What exactly gets stories put into a news feed on Facebook? This is a particularly important question for people running pages or communities and/or advertising on Facebook. Last week we listened to a guest lecture from a Facebook employee about what exactly goes into Facebook’s algorithm for sorting stories, but I’d like to analyze a few facets of this extremely complex process more specifically in the context of this class.

One of the most obvious factors is likes and comments on a post – in particular likes and comments by friends. While the the reasoning behind ranking based on these factors is fairly intuitive, we also have a more formal way to consider it: strong triadic closure. Suppose your good friend often likes and comments on posts from another source. That makes you more likely to want to make a tie with that source yourself, so if Facebook can push a link to it onto your news feed, you’ll be much more likely to click that link. This is a big deal for Facebook. More clicking is more engagement, which is more ad revenue.

Notably, the “source” mentioned above doesn’t necessarily have to be another person. It could be a page or community as well. This is significant because Facebook also favors factors like tagging other pages in a post. This is the same principle as with liking and commenting. Suppose you follow a page very closely. Any pages that that page is closely related to (denoted in this greatly simplified analysis via direct tags/mentions) is probably a page you will have some interest in as well. As with liking and commenting, the principle of strong triadic closure means that you are more likely to make a tie with that page, which, once again, means more ad revenue for Facebook.

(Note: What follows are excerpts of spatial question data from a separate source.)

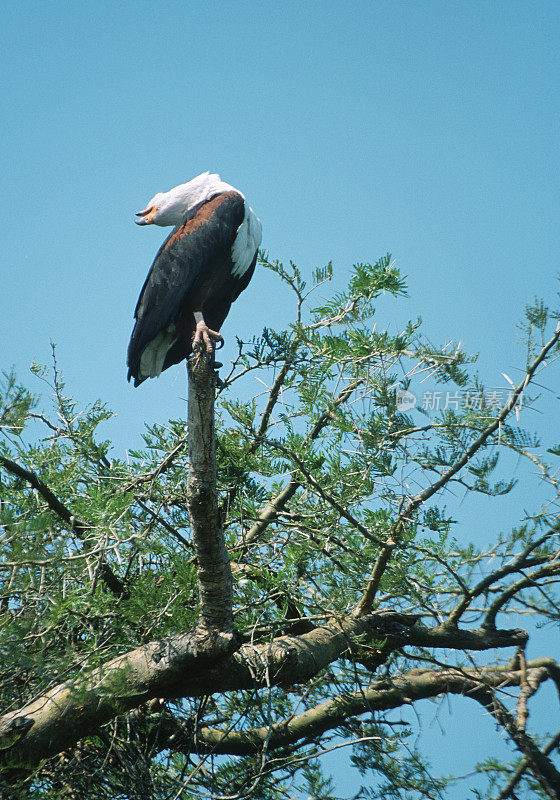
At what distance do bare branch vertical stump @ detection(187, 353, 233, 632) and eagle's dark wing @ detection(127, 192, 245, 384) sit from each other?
1192 millimetres

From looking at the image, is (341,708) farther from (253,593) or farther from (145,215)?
(145,215)

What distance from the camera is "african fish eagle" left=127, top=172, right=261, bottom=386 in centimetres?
373

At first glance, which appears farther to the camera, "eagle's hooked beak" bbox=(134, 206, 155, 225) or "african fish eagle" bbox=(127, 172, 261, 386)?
"eagle's hooked beak" bbox=(134, 206, 155, 225)

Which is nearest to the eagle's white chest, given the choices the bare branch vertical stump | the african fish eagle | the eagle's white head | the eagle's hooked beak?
the african fish eagle

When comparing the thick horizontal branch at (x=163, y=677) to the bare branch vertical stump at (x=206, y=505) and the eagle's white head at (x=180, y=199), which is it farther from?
the eagle's white head at (x=180, y=199)

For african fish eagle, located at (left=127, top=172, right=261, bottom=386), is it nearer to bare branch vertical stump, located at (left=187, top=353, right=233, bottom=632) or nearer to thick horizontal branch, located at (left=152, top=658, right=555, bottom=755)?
bare branch vertical stump, located at (left=187, top=353, right=233, bottom=632)

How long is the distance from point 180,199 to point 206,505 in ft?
8.17

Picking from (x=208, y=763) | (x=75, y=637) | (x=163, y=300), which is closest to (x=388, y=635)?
(x=208, y=763)

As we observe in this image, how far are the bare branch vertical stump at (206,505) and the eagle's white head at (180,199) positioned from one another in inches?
76.9

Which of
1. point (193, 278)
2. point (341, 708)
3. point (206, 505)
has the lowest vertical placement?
point (341, 708)

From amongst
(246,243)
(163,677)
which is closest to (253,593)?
(163,677)

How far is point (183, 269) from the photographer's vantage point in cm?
374

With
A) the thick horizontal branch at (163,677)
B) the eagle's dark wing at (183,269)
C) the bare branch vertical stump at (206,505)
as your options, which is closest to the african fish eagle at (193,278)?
the eagle's dark wing at (183,269)

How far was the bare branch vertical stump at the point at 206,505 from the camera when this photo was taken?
2.44 meters
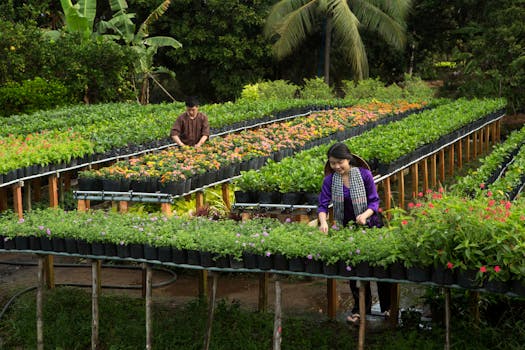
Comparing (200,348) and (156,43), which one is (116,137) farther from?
(156,43)

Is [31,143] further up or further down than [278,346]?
further up

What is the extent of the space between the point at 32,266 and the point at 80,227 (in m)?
3.76

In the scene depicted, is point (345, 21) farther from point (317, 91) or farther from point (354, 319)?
point (354, 319)

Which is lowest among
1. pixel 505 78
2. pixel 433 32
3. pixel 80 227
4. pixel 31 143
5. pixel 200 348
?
pixel 200 348

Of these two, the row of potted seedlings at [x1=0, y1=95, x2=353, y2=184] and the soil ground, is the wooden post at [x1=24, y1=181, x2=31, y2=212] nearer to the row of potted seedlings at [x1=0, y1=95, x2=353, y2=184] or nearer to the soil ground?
the row of potted seedlings at [x1=0, y1=95, x2=353, y2=184]

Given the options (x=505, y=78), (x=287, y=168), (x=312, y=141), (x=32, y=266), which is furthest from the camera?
(x=505, y=78)

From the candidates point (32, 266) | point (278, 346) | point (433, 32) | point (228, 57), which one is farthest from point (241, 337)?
point (433, 32)

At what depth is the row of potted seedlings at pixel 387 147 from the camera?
915cm

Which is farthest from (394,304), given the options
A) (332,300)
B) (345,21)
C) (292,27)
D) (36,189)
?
(292,27)

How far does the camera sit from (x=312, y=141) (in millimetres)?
13805

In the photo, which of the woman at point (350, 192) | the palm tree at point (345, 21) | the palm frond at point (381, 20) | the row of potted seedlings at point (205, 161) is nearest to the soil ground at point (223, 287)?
the row of potted seedlings at point (205, 161)

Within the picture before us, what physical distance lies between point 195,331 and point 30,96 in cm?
1439

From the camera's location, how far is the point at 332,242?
6.23 metres

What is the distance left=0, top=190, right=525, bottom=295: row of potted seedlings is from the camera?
18.0ft
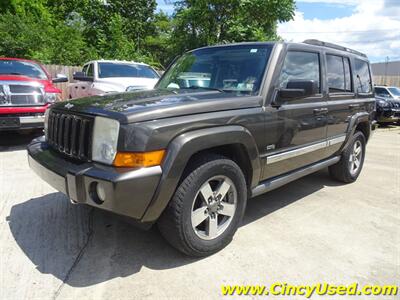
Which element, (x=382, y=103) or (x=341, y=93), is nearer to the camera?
(x=341, y=93)

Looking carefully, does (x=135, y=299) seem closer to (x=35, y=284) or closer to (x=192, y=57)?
(x=35, y=284)

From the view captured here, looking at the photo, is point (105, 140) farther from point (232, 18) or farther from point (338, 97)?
point (232, 18)

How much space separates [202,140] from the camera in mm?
2689

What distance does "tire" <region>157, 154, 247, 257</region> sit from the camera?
2.66 m

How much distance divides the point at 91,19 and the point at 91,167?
1155 inches

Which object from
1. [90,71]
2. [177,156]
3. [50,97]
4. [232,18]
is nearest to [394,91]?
[232,18]

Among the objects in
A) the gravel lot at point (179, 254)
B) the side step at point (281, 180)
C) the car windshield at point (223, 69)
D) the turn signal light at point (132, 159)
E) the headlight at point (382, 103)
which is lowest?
the gravel lot at point (179, 254)

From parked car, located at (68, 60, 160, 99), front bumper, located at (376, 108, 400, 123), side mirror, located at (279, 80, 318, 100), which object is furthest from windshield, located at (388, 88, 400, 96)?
side mirror, located at (279, 80, 318, 100)

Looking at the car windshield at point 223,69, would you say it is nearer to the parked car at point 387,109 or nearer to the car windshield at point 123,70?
the car windshield at point 123,70

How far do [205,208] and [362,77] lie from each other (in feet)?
12.6

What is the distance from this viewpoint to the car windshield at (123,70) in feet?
29.0

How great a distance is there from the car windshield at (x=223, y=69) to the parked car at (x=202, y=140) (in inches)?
0.5

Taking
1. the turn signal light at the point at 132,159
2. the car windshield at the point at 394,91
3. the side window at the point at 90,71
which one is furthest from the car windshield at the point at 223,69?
the car windshield at the point at 394,91

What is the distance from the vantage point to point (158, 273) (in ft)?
8.87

Of course, even after all this analysis, there are bound to be some interesting exceptions which require a bit more work to filter out. For instance, consider posts commonly referred to as “bait posts” which use a picture split into four sections that say “Like for….Share for….Comment for….Ignore for….” These pictures often have a very high level of engagement because of how they encourage users to interact with the post. By a model based on the factors listed above, such a post should be pushed very high in a news feed. However, these posts are rarely quality content. To this end Facebook actually employs some image recognition to identify this format of picture post and push it farther down in your news feed. Once again this serves to help increase engagement by removing posts that won’t help make long term connections/sustained interactions which are a better long term bonus for Facebook’s ad revenue.

Of course, it’s not all about revenue. There is certainly something to be said in favor of Facebook analyzing and sorting posts like this. Their sorting algorithm keeps our news feed clean of spam and full of relevant content. Imagine if we just got posts based on the time they were posted. Pages could easily abuse this, and our news feed would just be people spamming “Like for cats, Share for dogs, Ignore if you like Justin Bieber” posts. In this way (among others), Facebook’s algorithm is actually very beneficial to the end user.

It just also happens to make them more money in the mean time.